WORK TO COMPLETE:
Turn the listing below into a numbered list with no blank lines, and leave the pictures out.

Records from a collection
--- --- ---
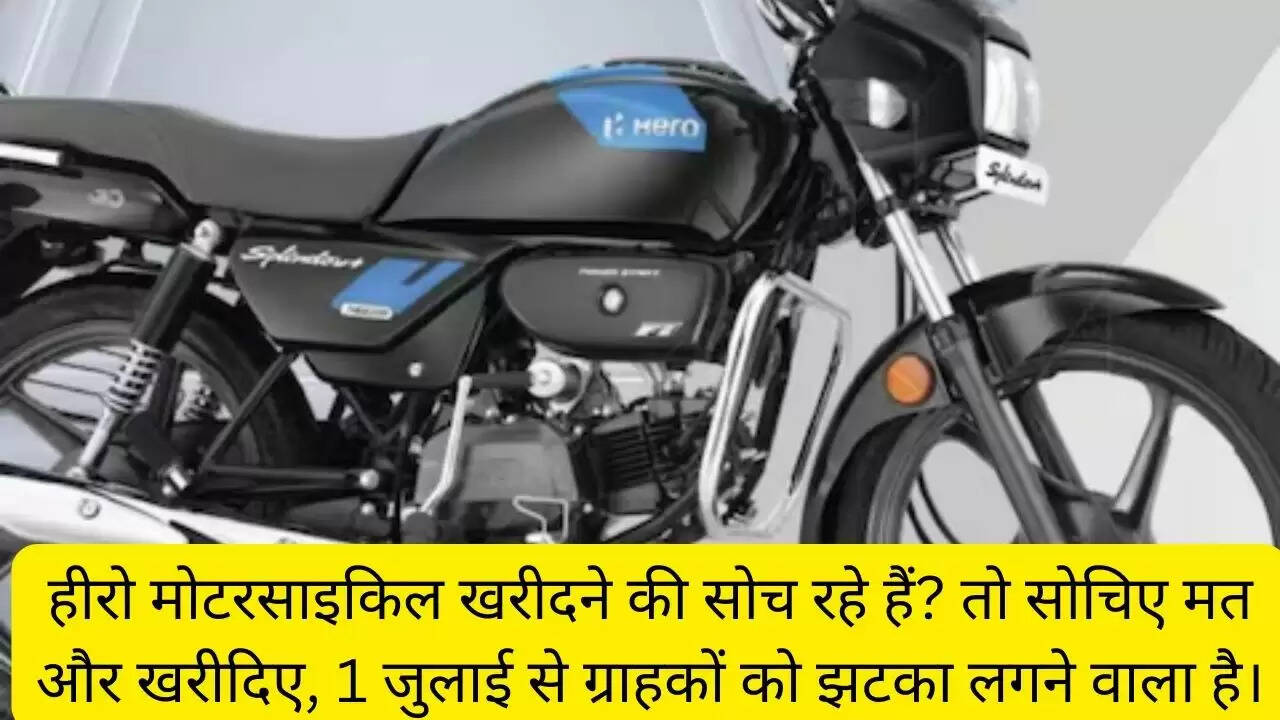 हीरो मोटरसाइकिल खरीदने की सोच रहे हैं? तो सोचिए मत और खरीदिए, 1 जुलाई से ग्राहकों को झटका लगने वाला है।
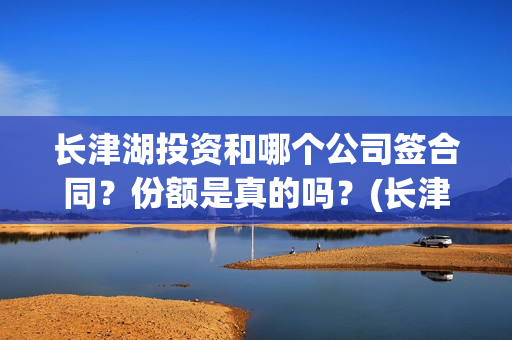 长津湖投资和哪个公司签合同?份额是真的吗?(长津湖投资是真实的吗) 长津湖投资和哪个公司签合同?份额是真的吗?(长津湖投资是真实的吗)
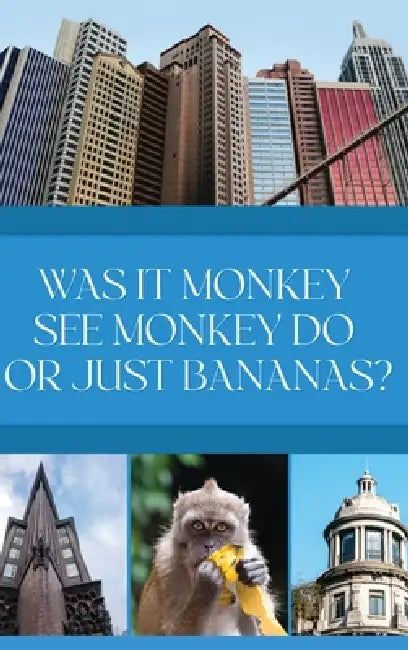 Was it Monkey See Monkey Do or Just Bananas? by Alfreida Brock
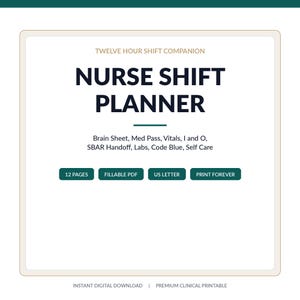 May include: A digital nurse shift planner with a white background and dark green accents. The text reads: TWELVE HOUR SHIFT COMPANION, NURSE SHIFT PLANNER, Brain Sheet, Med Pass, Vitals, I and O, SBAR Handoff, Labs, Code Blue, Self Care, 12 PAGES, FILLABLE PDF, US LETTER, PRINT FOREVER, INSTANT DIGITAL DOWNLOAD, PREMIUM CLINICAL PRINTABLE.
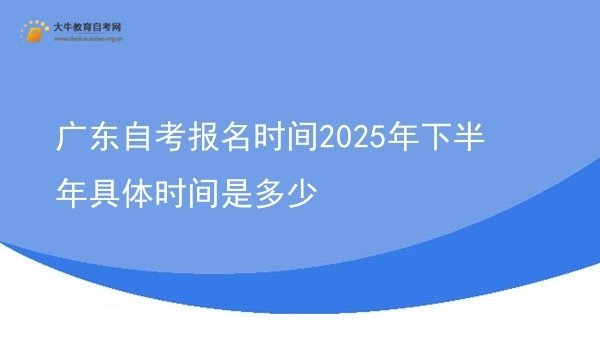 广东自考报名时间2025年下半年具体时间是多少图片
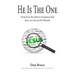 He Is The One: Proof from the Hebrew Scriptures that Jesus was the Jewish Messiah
--- --- ---
SOLUTION FOR THIS EXERCISE:
1.  हीरो मोटरसाइकिल खरीदने की सोच रहे हैं? तो सोचिए मत और खरीदिए, 1 जुलाई से ग्राहकों को झटका लगने वाला है।
2.  长津湖投资和哪个公司签合同?份额是真的吗?(长津湖投资是真实的吗) 长津湖投资和哪个公司签合同?份额是真的吗?(长津湖投资是真实的吗)
3.  Was it Monkey See Monkey Do or Just Bananas? by Alfreida Brock
4.  May include: A digital nurse shift planner with a white background and dark green accents. The text reads: TWELVE HOUR SHIFT COMPANION, NURSE SHIFT PLANNER, Brain Sheet, Med Pass, Vitals, I and O, SBAR Handoff, Labs, Code Blue, Self Care, 12 PAGES, FILLABLE PDF, US LETTER, PRINT FOREVER, INSTANT DIGITAL DOWNLOAD, PREMIUM CLINICAL PRINTABLE.
5.  广东自考报名时间2025年下半年具体时间是多少图片
6.  He Is The One: Proof from the Hebrew Scriptures that Jesus was the Jewish Messiah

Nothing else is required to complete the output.